▶ [Assigned task]
List every line of the entries below that contains the word "Acumulada", copying each line in full.

▶ [Supplied records]
________________________

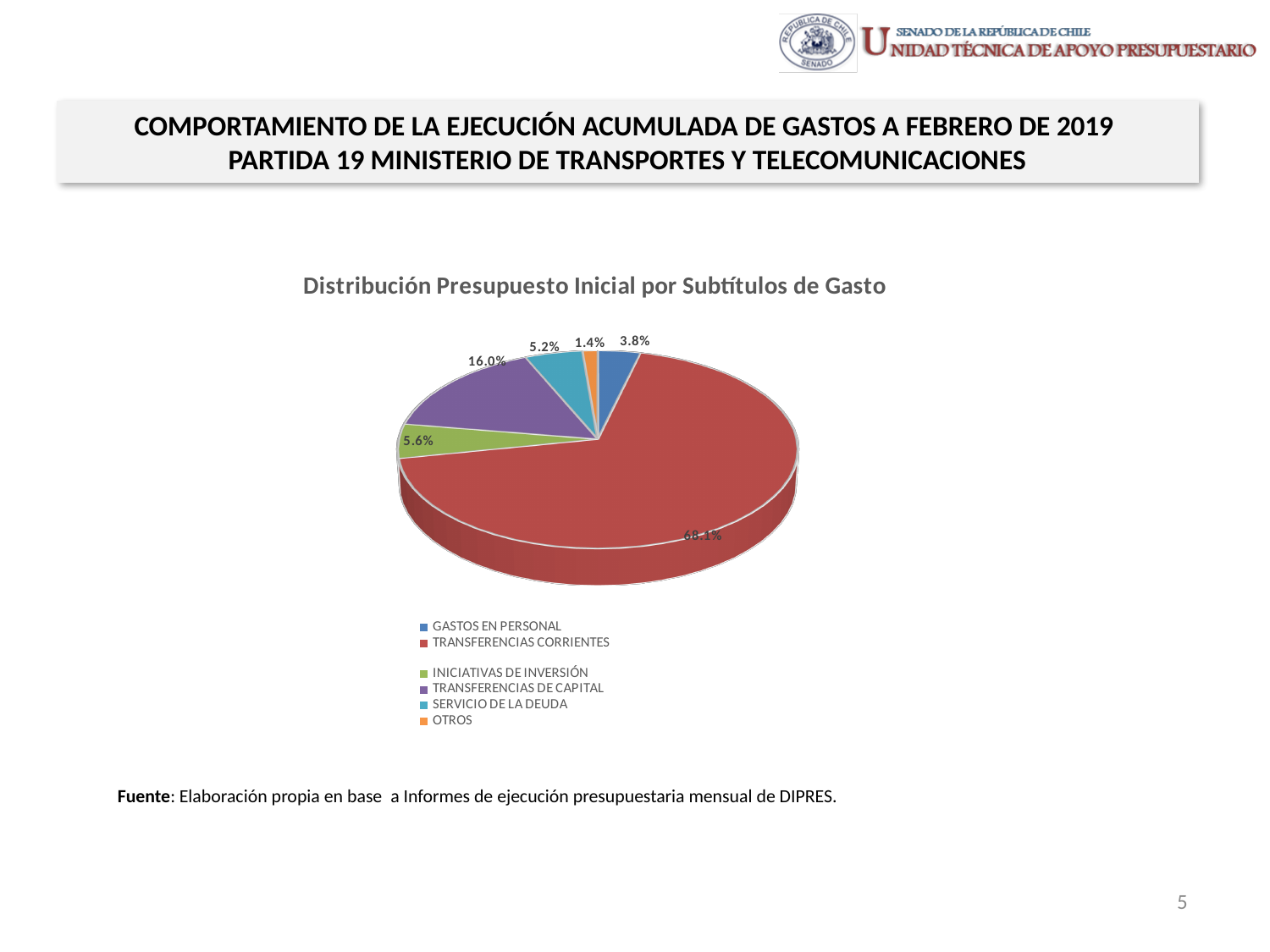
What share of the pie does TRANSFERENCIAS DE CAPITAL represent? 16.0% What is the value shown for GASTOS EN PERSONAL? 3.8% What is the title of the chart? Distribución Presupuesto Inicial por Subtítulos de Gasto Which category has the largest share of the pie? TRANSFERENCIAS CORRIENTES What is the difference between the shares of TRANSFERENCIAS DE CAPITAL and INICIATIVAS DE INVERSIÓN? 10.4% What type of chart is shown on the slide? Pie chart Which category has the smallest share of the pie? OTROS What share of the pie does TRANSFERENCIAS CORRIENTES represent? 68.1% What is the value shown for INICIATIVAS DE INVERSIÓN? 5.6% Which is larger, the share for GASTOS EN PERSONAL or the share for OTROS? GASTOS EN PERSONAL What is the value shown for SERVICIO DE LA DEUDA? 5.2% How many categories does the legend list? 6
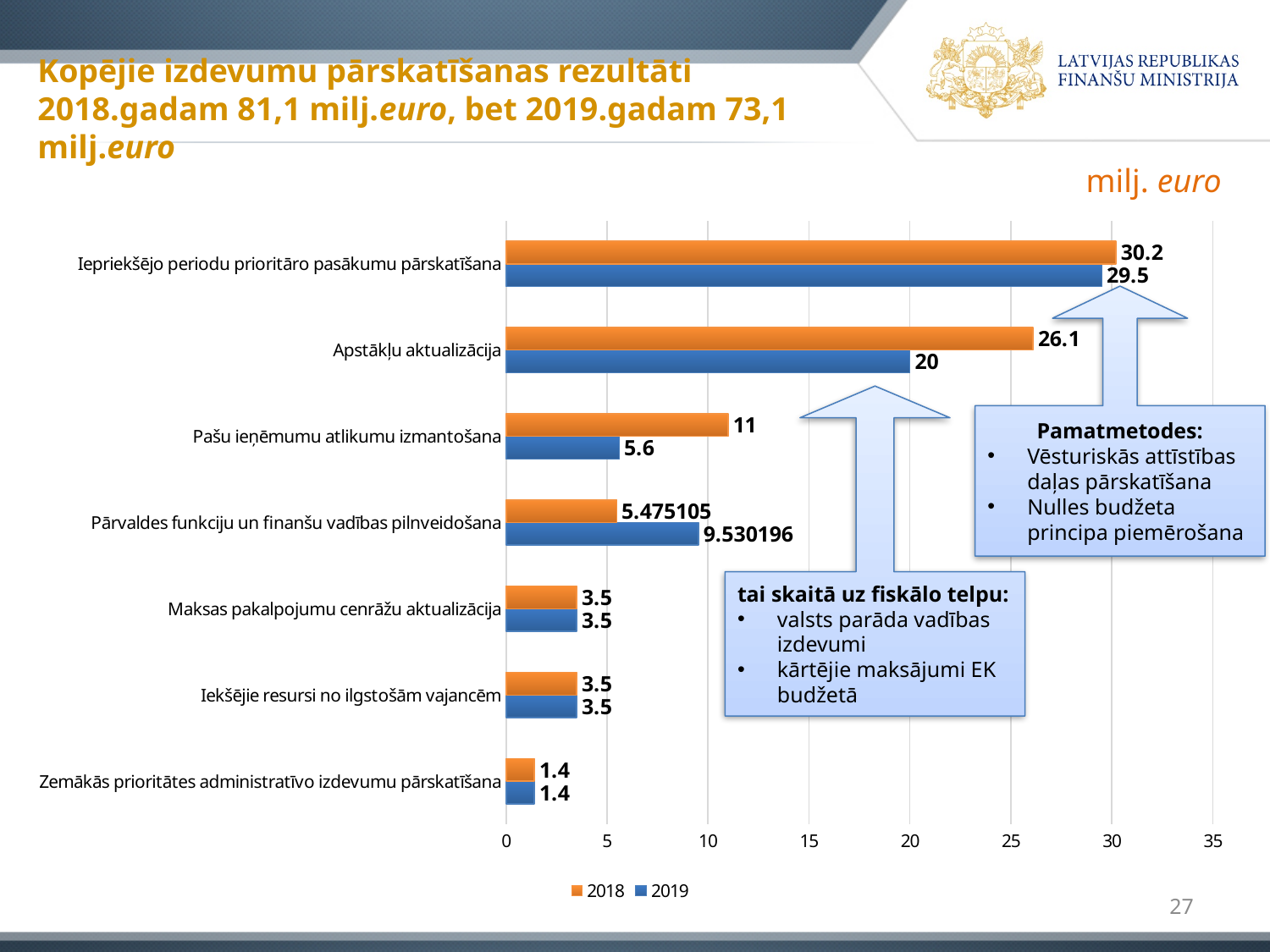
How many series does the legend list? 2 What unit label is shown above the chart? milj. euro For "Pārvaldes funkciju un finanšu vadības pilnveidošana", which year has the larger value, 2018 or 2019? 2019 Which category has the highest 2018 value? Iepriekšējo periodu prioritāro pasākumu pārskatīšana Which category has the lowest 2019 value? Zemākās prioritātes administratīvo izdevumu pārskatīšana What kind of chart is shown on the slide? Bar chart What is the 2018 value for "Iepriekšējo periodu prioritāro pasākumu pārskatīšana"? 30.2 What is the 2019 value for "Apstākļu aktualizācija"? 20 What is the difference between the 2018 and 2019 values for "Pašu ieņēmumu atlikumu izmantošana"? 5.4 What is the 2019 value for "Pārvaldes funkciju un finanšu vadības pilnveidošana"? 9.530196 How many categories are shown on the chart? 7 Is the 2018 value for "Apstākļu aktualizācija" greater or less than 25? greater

________________________

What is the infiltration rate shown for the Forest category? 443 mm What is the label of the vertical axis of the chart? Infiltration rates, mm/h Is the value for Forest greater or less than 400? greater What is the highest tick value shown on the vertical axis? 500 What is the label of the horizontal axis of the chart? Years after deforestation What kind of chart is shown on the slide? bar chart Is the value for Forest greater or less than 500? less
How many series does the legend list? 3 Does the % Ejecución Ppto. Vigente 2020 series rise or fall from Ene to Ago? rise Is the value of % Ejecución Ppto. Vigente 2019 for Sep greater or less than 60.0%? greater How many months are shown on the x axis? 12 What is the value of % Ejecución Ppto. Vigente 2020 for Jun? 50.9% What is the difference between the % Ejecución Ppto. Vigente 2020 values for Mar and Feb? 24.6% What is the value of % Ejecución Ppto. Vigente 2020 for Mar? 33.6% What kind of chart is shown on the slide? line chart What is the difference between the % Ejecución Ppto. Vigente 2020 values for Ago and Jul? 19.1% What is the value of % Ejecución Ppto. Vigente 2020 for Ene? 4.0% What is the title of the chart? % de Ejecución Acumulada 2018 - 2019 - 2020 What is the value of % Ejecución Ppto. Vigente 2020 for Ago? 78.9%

________________________

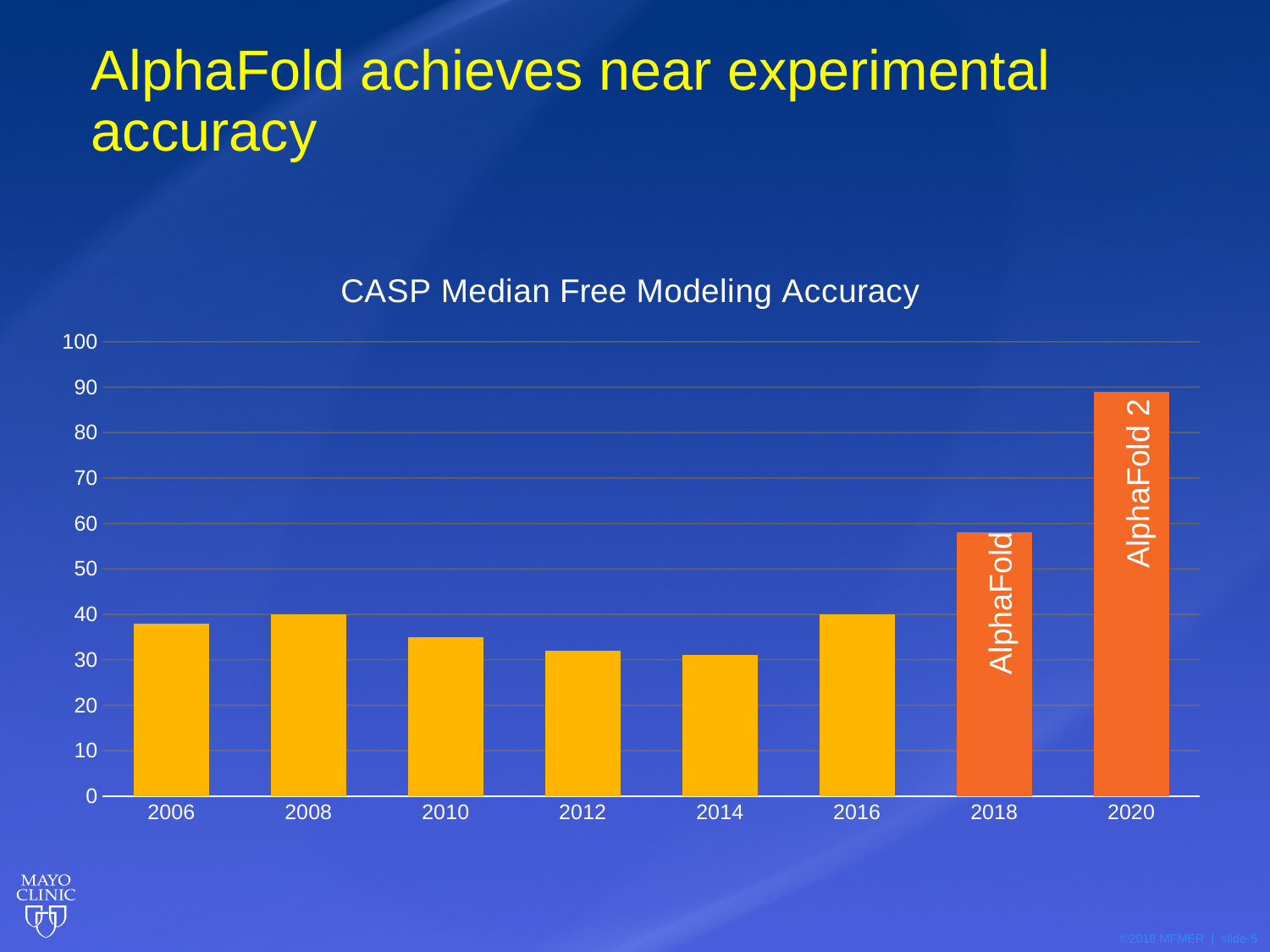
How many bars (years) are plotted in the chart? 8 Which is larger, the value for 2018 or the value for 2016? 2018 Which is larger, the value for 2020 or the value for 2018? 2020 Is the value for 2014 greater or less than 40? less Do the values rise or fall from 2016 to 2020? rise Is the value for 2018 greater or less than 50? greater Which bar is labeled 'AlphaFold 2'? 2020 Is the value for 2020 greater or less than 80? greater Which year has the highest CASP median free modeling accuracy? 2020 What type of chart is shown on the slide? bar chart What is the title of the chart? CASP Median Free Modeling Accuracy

________________________

▶ [Response to the task]
How many series does the legend list? 3 Does the % Ejecución Ppto. Vigente 2020 series rise or fall from Ene to Ago? rise Is the value of % Ejecución Ppto. Vigente 2019 for Sep greater or less than 60.0%? greater How many months are shown on the x axis? 12 What is the value of % Ejecución Ppto. Vigente 2020 for Jun? 50.9% What is the difference between the % Ejecución Ppto. Vigente 2020 values for Mar and Feb? 24.6% What is the value of % Ejecución Ppto. Vigente 2020 for Mar? 33.6% What kind of chart is shown on the slide? line chart What is the difference between the % Ejecución Ppto. Vigente 2020 values for Ago and Jul? 19.1% What is the value of % Ejecución Ppto. Vigente 2020 for Ene? 4.0% What is the title of the chart? % de Ejecución Acumulada 2018 - 2019 - 2020 What is the value of % Ejecución Ppto. Vigente 2020 for Ago? 78.9%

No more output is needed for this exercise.